AUS Metadata Database Schema Naive Version 1

This proposal introduces just two tables: updates and patches. They correspond to the major elements of the aforementioned XML file.

table 1: updates

column name type attribute comment
id sequence primary  
type varchar | enum | integer   several options for implementation
version varchar   likely a foreign key?
extensionVersion varchar   likely a foreign key?
detailsURL varchar   is this url completely unique?


id type version extensionVersion detailsURL
0 minor 1.0.4 1.0 http://www.foo.com/1.0.4/whatsnew.html
1 major 1.1.2 1.1 http://www.foo.com/1.1.2/whatsnew.html

table 2: patches

column name type attribute comment
id sequence primary  
type varchar | enum | integer   several options for implementation
URL varchar   is this url completely unique?
hashFunction varchar    
hashValue varchar    
size varchar   if it's never actually
used as an integer
updateId integer FK(updates)


id type URL hashFunction hashValue size updateId
0 partial http://www.foo.com/1.0.4-partial.mar       0
1 complete http://www.foo.com/1.0.4-complete.mar       0
2 complete http://www.foo.com/1.1.2-complete.mar       1

Discussion

This schema is missing any indication of the product.

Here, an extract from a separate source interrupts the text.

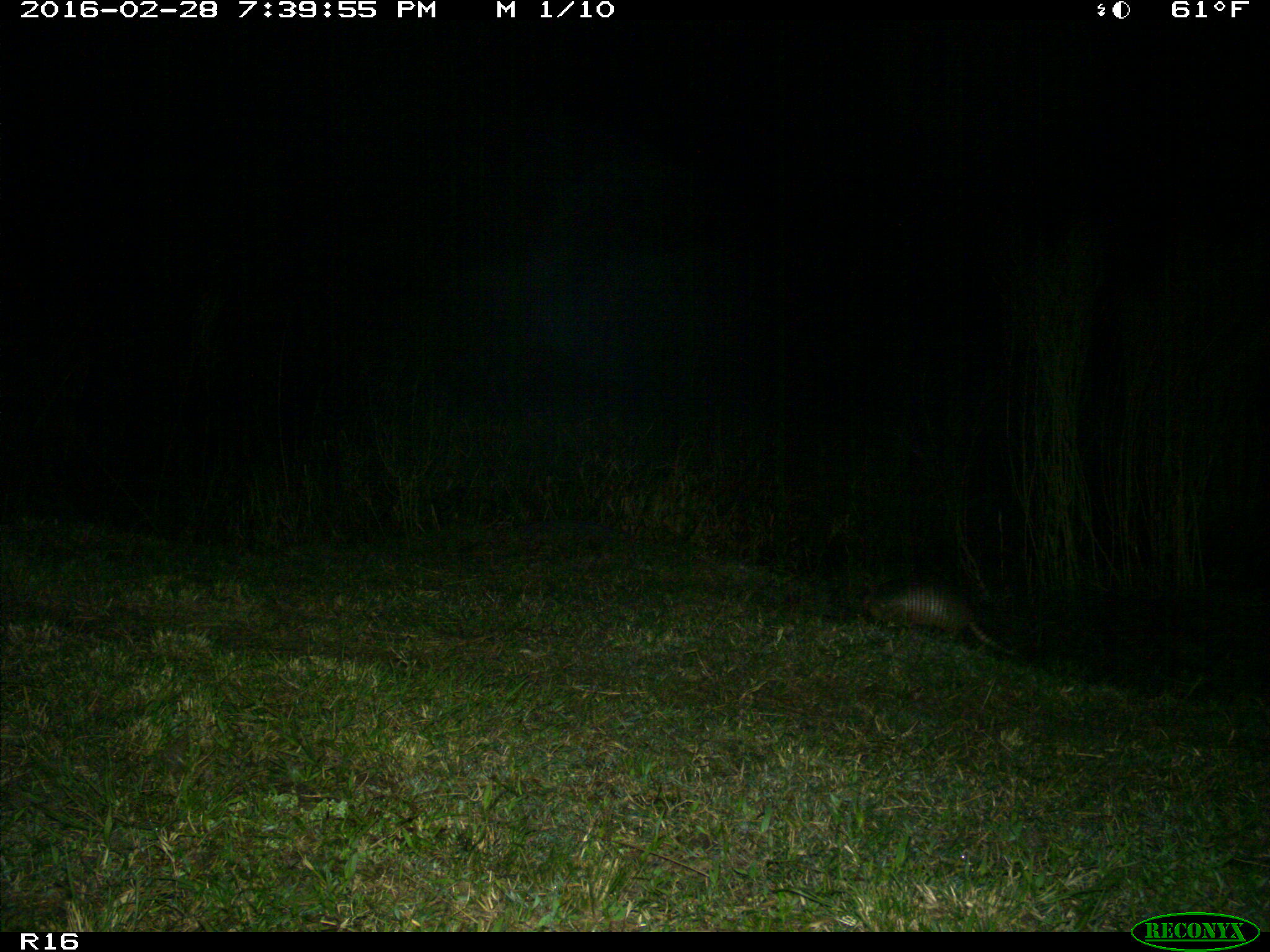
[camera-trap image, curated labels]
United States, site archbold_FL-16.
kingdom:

Does this system need to take into account more than just one product? If is does, imagine another enclosing

How does this schema meet the goals at the top of the page?

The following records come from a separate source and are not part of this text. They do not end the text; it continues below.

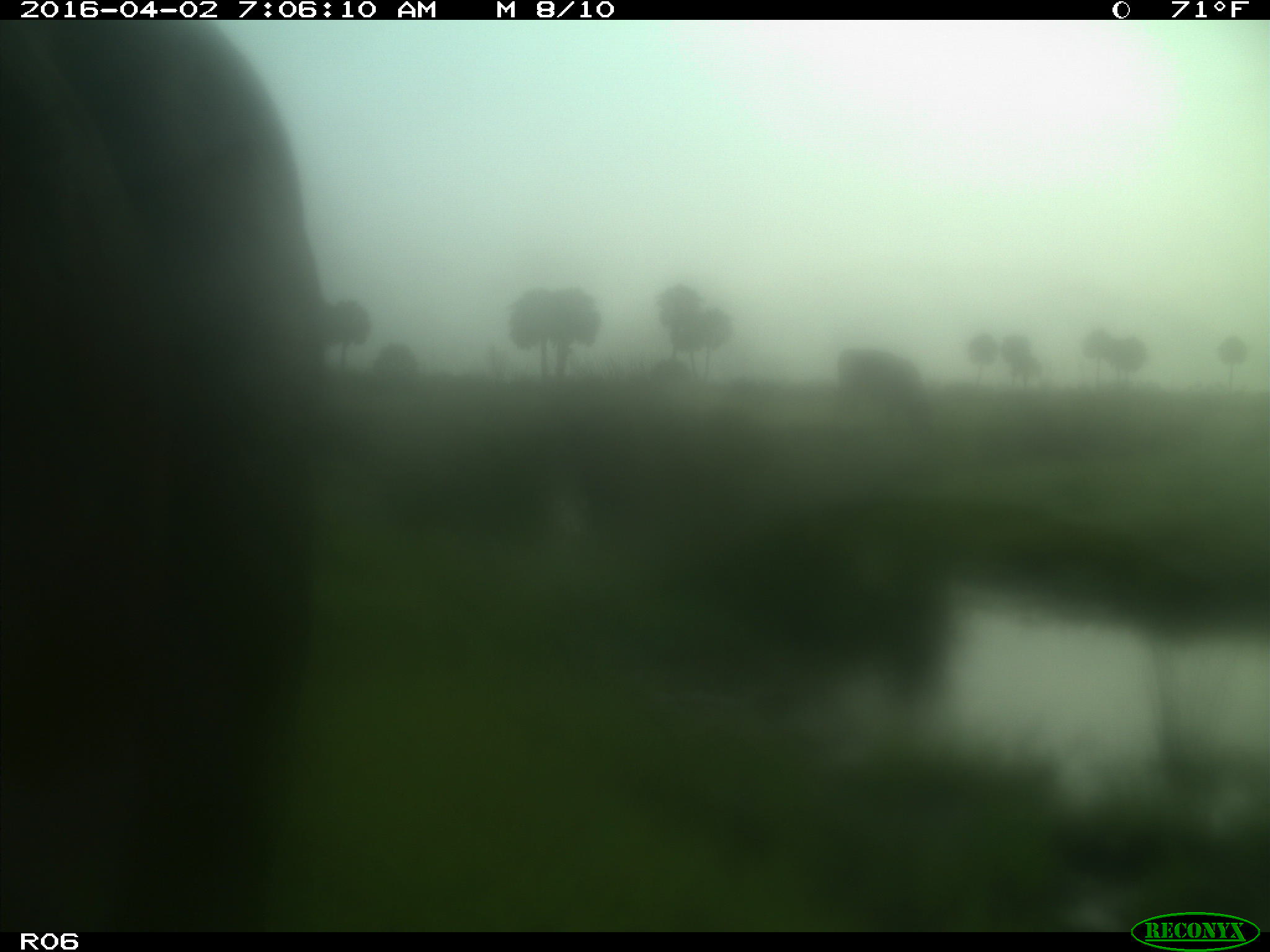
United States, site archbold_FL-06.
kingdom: Animalia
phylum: Chordata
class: Mammalia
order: Artiodactyla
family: Bovidae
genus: Bos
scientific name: Bos taurus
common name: domestic cow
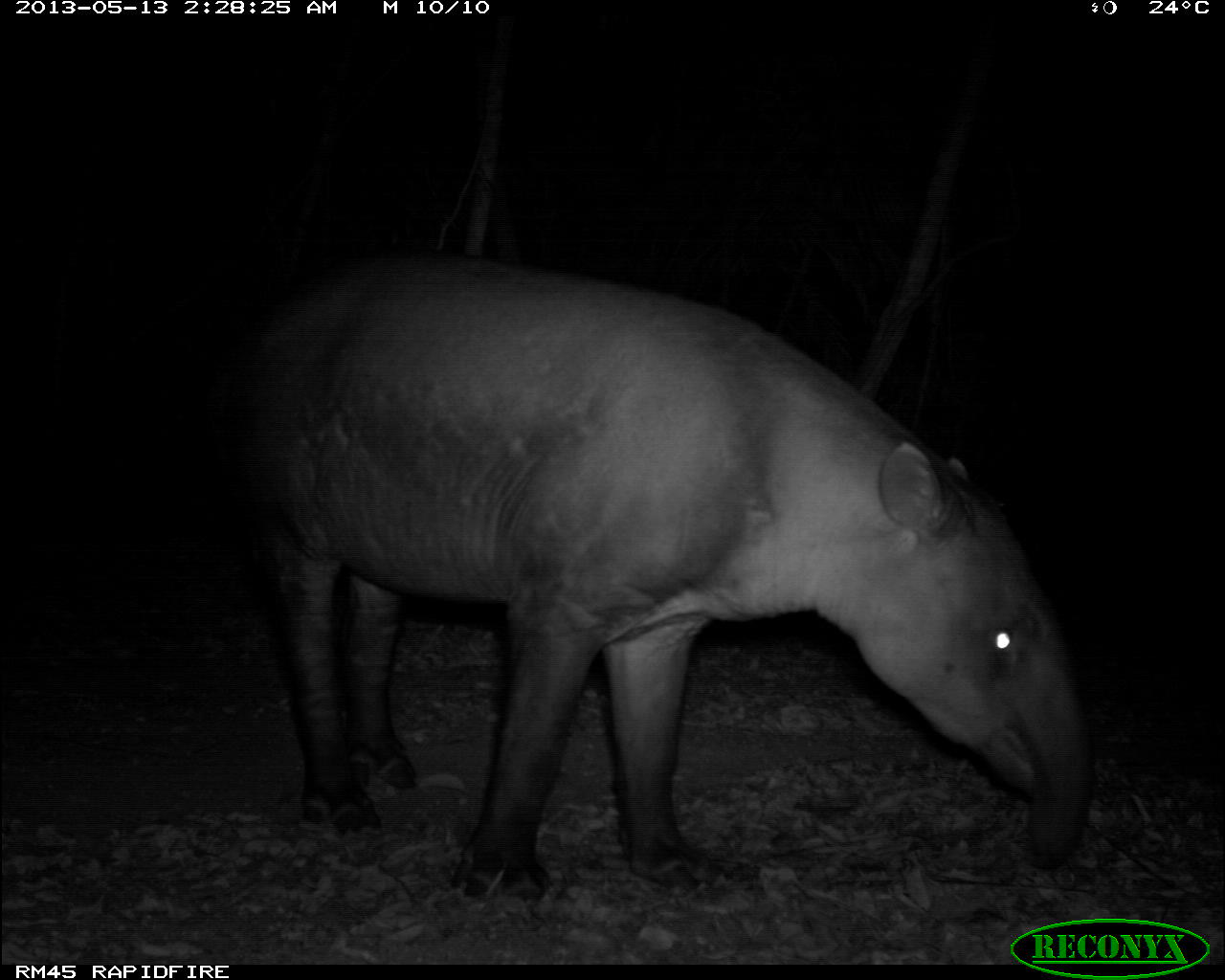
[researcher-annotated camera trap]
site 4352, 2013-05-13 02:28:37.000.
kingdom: Animalia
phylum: Chordata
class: Mammalia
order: Perissodactyla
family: Tapiridae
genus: Tapirus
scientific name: Tapirus bairdii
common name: baird's tapir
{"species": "Tapirus bairdii (baird's tapir)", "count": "1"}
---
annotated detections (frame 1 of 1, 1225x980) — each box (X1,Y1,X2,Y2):
tapirus bairdii: (231,251,1097,905)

  1. ...data required for business rules and update metadata...: What are the business rules? Can't test to see if this is sufficient for the business rules until I have business rules. If the "update metadata" is captured in its entirety by the XML example, the it is safe to judge that this database schema is equivalent.
  2. Basic normalization (without OVER normalizing)...: This simple schema is normalized if the values in the columns are unique. Each table has a type attribute that could be foreign keys to tables listing the allowed types. Since there are so few options, splitting them off into their own tables would be over normalization. The URL columns, if not unique within their tables, could be consolidated into their own tables leaving behind a foreign key.